[CHALLENGE] Update the entries below by changing every "ceiling beam" to "roof beam". Leave everything else in them unchanged.

[RECORDS TO PROCESS]
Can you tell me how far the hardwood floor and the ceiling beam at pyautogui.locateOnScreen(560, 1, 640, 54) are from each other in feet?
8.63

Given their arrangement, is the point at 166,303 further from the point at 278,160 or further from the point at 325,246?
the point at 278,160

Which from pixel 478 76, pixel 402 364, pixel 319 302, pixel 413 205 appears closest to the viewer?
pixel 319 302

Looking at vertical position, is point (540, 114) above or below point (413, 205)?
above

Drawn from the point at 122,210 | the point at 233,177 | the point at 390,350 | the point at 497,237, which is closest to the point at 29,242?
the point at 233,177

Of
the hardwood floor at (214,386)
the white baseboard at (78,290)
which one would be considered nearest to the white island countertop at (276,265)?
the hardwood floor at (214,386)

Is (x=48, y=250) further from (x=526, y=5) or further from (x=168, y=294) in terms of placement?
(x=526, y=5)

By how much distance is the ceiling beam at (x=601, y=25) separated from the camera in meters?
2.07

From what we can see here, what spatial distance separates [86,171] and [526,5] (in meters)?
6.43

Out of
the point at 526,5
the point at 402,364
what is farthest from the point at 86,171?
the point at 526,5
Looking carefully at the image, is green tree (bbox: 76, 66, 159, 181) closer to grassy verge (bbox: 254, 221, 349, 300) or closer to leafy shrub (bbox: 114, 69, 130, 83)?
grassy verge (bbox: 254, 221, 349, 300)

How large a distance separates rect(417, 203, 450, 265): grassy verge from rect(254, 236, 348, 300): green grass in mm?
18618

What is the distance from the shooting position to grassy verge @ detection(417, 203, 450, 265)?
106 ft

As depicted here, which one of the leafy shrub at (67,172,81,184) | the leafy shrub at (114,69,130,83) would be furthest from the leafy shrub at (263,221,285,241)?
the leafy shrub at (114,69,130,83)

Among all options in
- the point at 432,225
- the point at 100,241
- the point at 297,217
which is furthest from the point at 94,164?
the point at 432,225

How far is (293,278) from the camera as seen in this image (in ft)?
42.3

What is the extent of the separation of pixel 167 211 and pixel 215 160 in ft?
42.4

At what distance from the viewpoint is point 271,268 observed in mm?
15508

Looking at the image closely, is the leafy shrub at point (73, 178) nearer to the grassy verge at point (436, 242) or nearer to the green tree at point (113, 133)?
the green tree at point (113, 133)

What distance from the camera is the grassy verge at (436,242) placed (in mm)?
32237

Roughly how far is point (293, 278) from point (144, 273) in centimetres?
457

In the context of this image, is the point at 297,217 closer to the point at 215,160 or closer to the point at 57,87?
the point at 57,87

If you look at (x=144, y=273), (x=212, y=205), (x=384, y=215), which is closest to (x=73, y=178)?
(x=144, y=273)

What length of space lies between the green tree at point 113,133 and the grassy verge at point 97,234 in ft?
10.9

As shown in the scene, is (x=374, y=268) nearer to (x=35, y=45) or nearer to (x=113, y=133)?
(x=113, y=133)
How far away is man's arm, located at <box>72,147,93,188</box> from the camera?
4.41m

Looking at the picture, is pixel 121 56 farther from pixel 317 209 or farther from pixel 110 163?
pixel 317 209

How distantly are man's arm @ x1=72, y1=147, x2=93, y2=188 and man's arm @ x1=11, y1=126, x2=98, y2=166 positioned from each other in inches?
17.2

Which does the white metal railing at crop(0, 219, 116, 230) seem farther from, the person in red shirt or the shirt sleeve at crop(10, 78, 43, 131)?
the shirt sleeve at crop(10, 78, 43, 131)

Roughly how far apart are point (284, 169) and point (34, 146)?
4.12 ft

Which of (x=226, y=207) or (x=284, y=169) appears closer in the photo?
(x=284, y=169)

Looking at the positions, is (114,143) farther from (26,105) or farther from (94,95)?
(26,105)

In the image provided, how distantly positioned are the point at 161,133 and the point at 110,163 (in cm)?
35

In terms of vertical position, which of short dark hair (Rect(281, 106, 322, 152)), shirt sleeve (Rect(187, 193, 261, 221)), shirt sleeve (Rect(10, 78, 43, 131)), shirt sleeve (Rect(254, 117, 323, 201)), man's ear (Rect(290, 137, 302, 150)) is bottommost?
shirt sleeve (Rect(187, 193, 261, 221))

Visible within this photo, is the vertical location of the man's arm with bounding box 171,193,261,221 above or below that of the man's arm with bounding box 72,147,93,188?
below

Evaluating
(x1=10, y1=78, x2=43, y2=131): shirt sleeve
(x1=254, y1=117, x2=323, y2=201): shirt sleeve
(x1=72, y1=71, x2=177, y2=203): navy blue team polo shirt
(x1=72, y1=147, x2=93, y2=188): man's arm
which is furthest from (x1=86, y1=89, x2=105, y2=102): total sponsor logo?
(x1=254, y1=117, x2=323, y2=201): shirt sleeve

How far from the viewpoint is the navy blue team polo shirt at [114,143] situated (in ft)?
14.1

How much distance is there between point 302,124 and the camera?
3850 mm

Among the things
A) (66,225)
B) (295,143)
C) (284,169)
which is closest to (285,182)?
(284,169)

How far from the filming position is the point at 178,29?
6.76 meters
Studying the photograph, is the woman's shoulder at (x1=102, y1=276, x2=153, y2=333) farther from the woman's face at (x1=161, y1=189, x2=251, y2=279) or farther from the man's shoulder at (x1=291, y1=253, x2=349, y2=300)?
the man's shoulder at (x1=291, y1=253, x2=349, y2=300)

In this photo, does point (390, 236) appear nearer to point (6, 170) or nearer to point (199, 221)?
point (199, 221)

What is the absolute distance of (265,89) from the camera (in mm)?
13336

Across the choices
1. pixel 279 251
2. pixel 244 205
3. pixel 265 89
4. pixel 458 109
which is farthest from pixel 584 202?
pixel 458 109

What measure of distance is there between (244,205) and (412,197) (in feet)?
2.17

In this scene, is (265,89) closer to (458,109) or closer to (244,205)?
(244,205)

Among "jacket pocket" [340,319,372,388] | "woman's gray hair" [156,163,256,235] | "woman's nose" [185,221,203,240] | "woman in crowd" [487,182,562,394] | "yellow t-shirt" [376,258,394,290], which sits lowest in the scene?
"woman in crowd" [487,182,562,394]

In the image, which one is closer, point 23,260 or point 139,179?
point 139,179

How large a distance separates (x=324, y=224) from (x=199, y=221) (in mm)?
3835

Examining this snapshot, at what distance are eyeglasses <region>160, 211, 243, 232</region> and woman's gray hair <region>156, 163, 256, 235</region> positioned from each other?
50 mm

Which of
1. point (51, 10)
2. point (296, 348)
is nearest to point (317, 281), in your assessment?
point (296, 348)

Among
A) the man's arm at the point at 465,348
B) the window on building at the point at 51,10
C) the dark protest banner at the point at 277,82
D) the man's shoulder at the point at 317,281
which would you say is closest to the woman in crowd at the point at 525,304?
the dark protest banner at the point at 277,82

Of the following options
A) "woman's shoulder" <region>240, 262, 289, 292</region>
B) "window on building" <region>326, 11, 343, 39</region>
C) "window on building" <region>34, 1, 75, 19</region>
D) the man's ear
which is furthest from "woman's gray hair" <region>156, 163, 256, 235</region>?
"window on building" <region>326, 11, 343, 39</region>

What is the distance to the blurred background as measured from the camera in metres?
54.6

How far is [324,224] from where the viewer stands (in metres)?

[FULL RESPONSE]
Can you tell me how far the hardwood floor and the roof beam at pyautogui.locateOnScreen(560, 1, 640, 54) are from each other in feet?
8.63

Given their arrangement, is the point at 166,303 further from the point at 278,160 or further from the point at 325,246?
the point at 278,160

Which from pixel 478 76, pixel 402 364, pixel 319 302, pixel 413 205 appears closest to the viewer?
pixel 319 302

Looking at vertical position, is point (540, 114) above or below point (413, 205)?
above

Drawn from the point at 122,210 | the point at 233,177 | the point at 390,350 | the point at 497,237, which is closest to the point at 29,242?
the point at 233,177

Of
the hardwood floor at (214,386)
the white baseboard at (78,290)
which one would be considered nearest to the white island countertop at (276,265)?
the hardwood floor at (214,386)

Is (x=48, y=250) further from (x=526, y=5) or further from (x=168, y=294) in terms of placement?
(x=526, y=5)

By how much distance is the roof beam at (x=601, y=25) separated from the camera in meters?
2.07

From what we can see here, what spatial distance separates [86,171] and [526,5] (in meters)?
6.43

Out of
the point at 526,5
the point at 402,364
what is farthest from the point at 86,171?
the point at 526,5
Looking carefully at the image, is green tree (bbox: 76, 66, 159, 181) closer to grassy verge (bbox: 254, 221, 349, 300) or closer to leafy shrub (bbox: 114, 69, 130, 83)?
grassy verge (bbox: 254, 221, 349, 300)

How large a distance separates rect(417, 203, 450, 265): grassy verge from rect(254, 236, 348, 300): green grass in mm?
18618

What is the distance from the shooting position to grassy verge @ detection(417, 203, 450, 265)?
106 ft

As depicted here, which one of the leafy shrub at (67,172,81,184) | the leafy shrub at (114,69,130,83) would be furthest from the leafy shrub at (263,221,285,241)?
the leafy shrub at (114,69,130,83)

Among all options in
- the point at 432,225
- the point at 100,241
- the point at 297,217
which is furthest from the point at 94,164?
the point at 432,225

How far is (293,278) from the camera as seen in this image (in ft)?
42.3

What is the extent of the separation of pixel 167 211 and pixel 215 160 in ft?
42.4

At what distance from the viewpoint is point 271,268 observed in mm?
15508

Looking at the image closely, is the leafy shrub at point (73, 178) nearer to the grassy verge at point (436, 242) or nearer to the green tree at point (113, 133)?
the green tree at point (113, 133)

What distance from the camera is the grassy verge at (436,242) placed (in mm)?
32237

Roughly how far is point (293, 278) from point (144, 273) in centimetres?
457

In the context of this image, is the point at 297,217 closer to the point at 215,160 or closer to the point at 57,87?
the point at 57,87

If you look at (x=144, y=273), (x=212, y=205), (x=384, y=215), which is closest to (x=73, y=178)?
(x=144, y=273)

What length of space lies between the green tree at point 113,133 and the grassy verge at point 97,234 in ft?
10.9

As shown in the scene, is (x=374, y=268) nearer to (x=35, y=45) or nearer to (x=113, y=133)?
(x=113, y=133)
How far away is man's arm, located at <box>72,147,93,188</box> from the camera?
4.41m

Looking at the picture, is pixel 121 56 farther from pixel 317 209 or farther from pixel 110 163?
pixel 317 209

How distantly are man's arm @ x1=72, y1=147, x2=93, y2=188 and man's arm @ x1=11, y1=126, x2=98, y2=166 positioned from each other in inches?
17.2

Which does the white metal railing at crop(0, 219, 116, 230) seem farther from, the person in red shirt or the shirt sleeve at crop(10, 78, 43, 131)?
the shirt sleeve at crop(10, 78, 43, 131)

Roughly how far apart are point (284, 169) and point (34, 146)?
4.12 ft

Which of (x=226, y=207) or (x=284, y=169) appears closer in the photo?
(x=284, y=169)

Looking at the positions, is (114,143) farther from (26,105) or farther from (94,95)?
(26,105)

In the image provided, how distantly positioned are the point at 161,133 and the point at 110,163 (in cm)?
35

In terms of vertical position, which of short dark hair (Rect(281, 106, 322, 152)), shirt sleeve (Rect(187, 193, 261, 221)), shirt sleeve (Rect(10, 78, 43, 131)), shirt sleeve (Rect(254, 117, 323, 201)), man's ear (Rect(290, 137, 302, 150)) is bottommost?
shirt sleeve (Rect(187, 193, 261, 221))

Visible within this photo, is the vertical location of the man's arm with bounding box 171,193,261,221 above or below that of the man's arm with bounding box 72,147,93,188?
below

Evaluating
(x1=10, y1=78, x2=43, y2=131): shirt sleeve
(x1=254, y1=117, x2=323, y2=201): shirt sleeve
(x1=72, y1=71, x2=177, y2=203): navy blue team polo shirt
(x1=72, y1=147, x2=93, y2=188): man's arm
which is furthest from (x1=86, y1=89, x2=105, y2=102): total sponsor logo?
(x1=254, y1=117, x2=323, y2=201): shirt sleeve

How far from the viewpoint is the navy blue team polo shirt at [114,143] situated (in ft)?
14.1

How much distance is there between point 302,124 and the camera?
3850 mm

Among the things
A) (66,225)
B) (295,143)
C) (284,169)
which is closest to (285,182)?
(284,169)

How far from the filming position is the point at 178,29?
6.76 meters
Studying the photograph, is the woman's shoulder at (x1=102, y1=276, x2=153, y2=333) farther from the woman's face at (x1=161, y1=189, x2=251, y2=279) or farther from the man's shoulder at (x1=291, y1=253, x2=349, y2=300)?
the man's shoulder at (x1=291, y1=253, x2=349, y2=300)

In this photo, does point (390, 236) appear nearer to point (6, 170) or nearer to point (199, 221)?
point (199, 221)

What is the absolute distance of (265,89) from the camera (in mm)?
13336

Across the choices
1. pixel 279 251
2. pixel 244 205
3. pixel 265 89
4. pixel 458 109
which is farthest from pixel 584 202?
pixel 458 109

What measure of distance is there between (244,205) and (412,197) (in feet)?
2.17

In this scene, is (265,89) closer to (458,109) or closer to (244,205)?
(244,205)

Among "jacket pocket" [340,319,372,388] | "woman's gray hair" [156,163,256,235] | "woman's nose" [185,221,203,240] | "woman in crowd" [487,182,562,394] | "yellow t-shirt" [376,258,394,290], which sits lowest in the scene?
"woman in crowd" [487,182,562,394]

In the image, which one is closer, point 23,260 or point 139,179?
point 139,179

How large a distance separates (x=324, y=224) from (x=199, y=221) (in mm)?
3835

Examining this snapshot, at what distance are eyeglasses <region>160, 211, 243, 232</region> and woman's gray hair <region>156, 163, 256, 235</region> positioned from each other?
50 mm

Which of
1. point (51, 10)
2. point (296, 348)
is nearest to point (317, 281), in your assessment?
point (296, 348)

Among
A) the man's arm at the point at 465,348
B) the window on building at the point at 51,10
C) the dark protest banner at the point at 277,82
D) the man's shoulder at the point at 317,281
which would you say is closest to the woman in crowd at the point at 525,304?
the dark protest banner at the point at 277,82

Of the following options
A) "woman's shoulder" <region>240, 262, 289, 292</region>
B) "window on building" <region>326, 11, 343, 39</region>
C) "window on building" <region>34, 1, 75, 19</region>
D) the man's ear
which is furthest from "woman's gray hair" <region>156, 163, 256, 235</region>?
"window on building" <region>326, 11, 343, 39</region>

What is the distance to the blurred background as measured from the camera in metres?
54.6

How far is [324,224] from where the viewer stands (in metres)?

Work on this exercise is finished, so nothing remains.